Le monde est préoccupé par l'arrestation du milliardaire pétrolier russe Mikhail Khodorkovsky. Il s'inquiète de ce que la Russie puisse faire marche arrière sur la démocratie et la loi.

La Russie doit faire face à de nombreux problèmes posés par l'héritage du Communisme et la méthode employée pour passer du Communisme à une économie de marché. Les problèmes se divisent en deux catégories : la politique et les difficultés relatives à l'instauration de la démocratie et de la loi après des décennies de totalitarisme, et l'économie.

Deux graves erreurs en matière de politique économique ont été commises pendant la présidence de Yeltsin. La première, comme je l'indique dans mon livre La Grande Désillusion , a été de créer des avantages menant au dépouillement des actifs plutôt qu'à une création de richesses. L'autre a consisté à gaspiller les quelques legs positifs de l'ère communiste.

L'un de ces legs consistait en un niveau élevé de capital humain, particulièrement dans les domaines techniques et scientifiques, mais la majeure partie de ce legs a été perdue lorsque la majeure partie des individus les plus talentueux du pays ont émigré. Un autre héritage gaspillé, qui a entraîné pour sa part de graves conséquences politiques, a porté sur l'égalité relative transmise par le Communisme.

La politique et l'économie sont en fait inextricablement liées ici : l'érosion des classes moyennes, qui a accompagné l'ascension de quelques oligarches extrêmement riches, et la descente de millions d'individus dans la pauvreté, a rendu la création d'une société démocratique et de la loi bien plus difficile.

La raison en est simple.

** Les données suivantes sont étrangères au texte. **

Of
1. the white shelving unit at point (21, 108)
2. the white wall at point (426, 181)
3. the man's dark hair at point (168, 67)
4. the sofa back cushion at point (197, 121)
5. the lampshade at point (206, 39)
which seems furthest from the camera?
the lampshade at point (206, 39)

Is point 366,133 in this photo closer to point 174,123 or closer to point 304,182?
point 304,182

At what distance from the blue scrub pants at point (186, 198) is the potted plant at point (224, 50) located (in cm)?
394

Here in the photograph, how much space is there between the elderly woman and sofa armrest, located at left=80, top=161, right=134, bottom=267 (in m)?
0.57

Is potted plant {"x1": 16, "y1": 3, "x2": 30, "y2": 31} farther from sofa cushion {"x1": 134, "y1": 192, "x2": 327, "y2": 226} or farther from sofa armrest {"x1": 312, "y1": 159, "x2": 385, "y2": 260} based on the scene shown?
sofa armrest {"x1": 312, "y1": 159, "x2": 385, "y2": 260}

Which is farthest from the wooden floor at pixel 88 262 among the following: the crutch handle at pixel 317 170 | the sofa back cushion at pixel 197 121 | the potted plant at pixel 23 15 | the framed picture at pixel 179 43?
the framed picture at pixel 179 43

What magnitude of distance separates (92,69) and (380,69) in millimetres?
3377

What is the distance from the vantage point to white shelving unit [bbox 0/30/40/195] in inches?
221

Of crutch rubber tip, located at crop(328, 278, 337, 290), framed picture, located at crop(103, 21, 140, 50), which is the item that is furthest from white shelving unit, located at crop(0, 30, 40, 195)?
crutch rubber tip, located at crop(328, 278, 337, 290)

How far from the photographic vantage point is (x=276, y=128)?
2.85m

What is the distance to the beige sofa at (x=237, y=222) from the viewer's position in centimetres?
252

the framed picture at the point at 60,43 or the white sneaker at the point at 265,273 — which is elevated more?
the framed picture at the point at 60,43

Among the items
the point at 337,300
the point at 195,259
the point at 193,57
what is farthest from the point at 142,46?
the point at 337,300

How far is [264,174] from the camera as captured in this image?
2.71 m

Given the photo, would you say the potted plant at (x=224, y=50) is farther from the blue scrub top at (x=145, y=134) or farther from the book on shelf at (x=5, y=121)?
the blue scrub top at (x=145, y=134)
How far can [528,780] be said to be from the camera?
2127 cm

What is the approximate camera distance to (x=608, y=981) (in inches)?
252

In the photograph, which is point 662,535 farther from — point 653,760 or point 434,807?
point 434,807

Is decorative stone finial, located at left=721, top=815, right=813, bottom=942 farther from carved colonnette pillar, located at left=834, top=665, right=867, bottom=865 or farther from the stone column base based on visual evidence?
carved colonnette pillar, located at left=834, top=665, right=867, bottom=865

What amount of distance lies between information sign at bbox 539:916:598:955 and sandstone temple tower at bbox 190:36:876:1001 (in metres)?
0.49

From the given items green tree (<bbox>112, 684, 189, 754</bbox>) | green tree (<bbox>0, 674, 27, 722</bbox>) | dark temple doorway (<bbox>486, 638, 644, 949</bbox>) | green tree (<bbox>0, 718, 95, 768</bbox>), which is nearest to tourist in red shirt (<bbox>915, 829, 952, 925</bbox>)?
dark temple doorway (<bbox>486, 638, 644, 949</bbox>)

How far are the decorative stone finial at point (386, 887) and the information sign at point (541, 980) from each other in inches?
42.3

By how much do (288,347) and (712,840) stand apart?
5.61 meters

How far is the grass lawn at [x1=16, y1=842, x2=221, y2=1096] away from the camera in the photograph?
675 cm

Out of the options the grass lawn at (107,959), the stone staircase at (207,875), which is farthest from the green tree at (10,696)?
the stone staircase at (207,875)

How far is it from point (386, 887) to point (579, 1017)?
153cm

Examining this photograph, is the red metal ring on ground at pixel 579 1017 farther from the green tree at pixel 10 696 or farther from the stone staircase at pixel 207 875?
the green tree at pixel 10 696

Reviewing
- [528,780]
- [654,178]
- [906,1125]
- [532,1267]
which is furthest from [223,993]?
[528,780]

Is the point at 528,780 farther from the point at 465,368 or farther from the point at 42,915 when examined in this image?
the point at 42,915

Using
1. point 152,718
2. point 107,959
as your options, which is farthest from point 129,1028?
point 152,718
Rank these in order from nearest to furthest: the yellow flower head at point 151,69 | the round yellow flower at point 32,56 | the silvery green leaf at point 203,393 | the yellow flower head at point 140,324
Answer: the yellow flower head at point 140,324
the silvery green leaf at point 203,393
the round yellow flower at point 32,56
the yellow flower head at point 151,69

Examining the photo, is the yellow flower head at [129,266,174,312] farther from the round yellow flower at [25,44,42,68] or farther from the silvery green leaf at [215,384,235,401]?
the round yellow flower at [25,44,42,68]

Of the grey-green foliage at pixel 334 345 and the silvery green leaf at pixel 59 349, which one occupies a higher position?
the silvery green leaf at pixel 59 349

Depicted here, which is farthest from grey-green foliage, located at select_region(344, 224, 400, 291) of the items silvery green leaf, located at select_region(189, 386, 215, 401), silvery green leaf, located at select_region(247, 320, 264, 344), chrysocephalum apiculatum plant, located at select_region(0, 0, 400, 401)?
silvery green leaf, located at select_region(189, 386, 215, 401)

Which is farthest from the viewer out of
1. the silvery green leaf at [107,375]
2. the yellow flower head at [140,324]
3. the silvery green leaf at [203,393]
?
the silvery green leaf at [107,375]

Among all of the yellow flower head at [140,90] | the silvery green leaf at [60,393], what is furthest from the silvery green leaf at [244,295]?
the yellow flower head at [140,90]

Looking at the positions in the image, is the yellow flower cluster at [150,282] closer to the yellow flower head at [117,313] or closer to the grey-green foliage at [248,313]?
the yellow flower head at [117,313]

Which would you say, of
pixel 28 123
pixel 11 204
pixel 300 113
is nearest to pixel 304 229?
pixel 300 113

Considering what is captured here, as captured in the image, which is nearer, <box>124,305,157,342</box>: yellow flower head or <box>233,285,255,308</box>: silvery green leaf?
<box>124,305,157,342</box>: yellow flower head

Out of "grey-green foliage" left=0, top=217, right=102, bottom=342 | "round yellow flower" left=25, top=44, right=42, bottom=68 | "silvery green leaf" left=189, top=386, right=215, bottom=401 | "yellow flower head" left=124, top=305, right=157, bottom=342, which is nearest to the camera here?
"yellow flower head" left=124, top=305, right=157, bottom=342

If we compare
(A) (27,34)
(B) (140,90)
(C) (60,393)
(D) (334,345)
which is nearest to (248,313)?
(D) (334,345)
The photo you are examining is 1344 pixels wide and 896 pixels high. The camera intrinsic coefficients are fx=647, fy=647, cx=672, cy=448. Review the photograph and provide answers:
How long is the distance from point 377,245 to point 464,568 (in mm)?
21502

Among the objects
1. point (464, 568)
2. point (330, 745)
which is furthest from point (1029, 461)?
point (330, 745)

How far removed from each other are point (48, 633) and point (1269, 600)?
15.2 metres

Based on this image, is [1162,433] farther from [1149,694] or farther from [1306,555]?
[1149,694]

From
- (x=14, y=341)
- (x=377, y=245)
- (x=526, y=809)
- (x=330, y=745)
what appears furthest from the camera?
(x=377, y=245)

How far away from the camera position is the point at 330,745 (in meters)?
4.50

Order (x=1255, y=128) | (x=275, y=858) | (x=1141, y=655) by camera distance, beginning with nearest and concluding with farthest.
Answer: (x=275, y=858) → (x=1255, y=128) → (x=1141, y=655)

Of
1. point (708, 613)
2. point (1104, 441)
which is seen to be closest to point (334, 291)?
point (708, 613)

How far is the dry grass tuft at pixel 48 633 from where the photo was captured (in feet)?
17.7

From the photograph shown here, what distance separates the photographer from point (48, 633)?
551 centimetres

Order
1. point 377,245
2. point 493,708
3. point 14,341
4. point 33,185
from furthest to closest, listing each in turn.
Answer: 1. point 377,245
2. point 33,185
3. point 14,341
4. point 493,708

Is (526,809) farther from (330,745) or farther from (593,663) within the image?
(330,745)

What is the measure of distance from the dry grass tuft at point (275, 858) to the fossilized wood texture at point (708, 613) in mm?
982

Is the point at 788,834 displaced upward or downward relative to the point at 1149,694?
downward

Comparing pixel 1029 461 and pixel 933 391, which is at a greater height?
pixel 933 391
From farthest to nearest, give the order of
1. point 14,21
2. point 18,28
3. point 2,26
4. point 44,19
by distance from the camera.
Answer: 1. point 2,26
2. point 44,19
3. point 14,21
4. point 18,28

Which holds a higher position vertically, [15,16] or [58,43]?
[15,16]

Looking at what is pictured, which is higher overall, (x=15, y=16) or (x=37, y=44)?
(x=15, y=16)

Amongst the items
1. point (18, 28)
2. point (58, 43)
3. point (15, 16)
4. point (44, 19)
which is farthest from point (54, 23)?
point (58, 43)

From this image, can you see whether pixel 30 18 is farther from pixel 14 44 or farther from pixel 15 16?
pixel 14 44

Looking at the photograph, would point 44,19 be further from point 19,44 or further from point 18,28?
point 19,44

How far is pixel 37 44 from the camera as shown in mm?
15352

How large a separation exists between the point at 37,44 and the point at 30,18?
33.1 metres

Ce ne sont pas les Rockefeller et les Gates de ce monde qui représentent les partisans les plus acharnés d'un « pied d'égalité » et du respect de la loi (y compris de la loi sur la concurrence). Historiquement, ce sont les classes moyennes qui sont intrinsèquement concernées par la justice et l'égalité, jouant ainsi un rôle déterminant dans l'institution de la loi.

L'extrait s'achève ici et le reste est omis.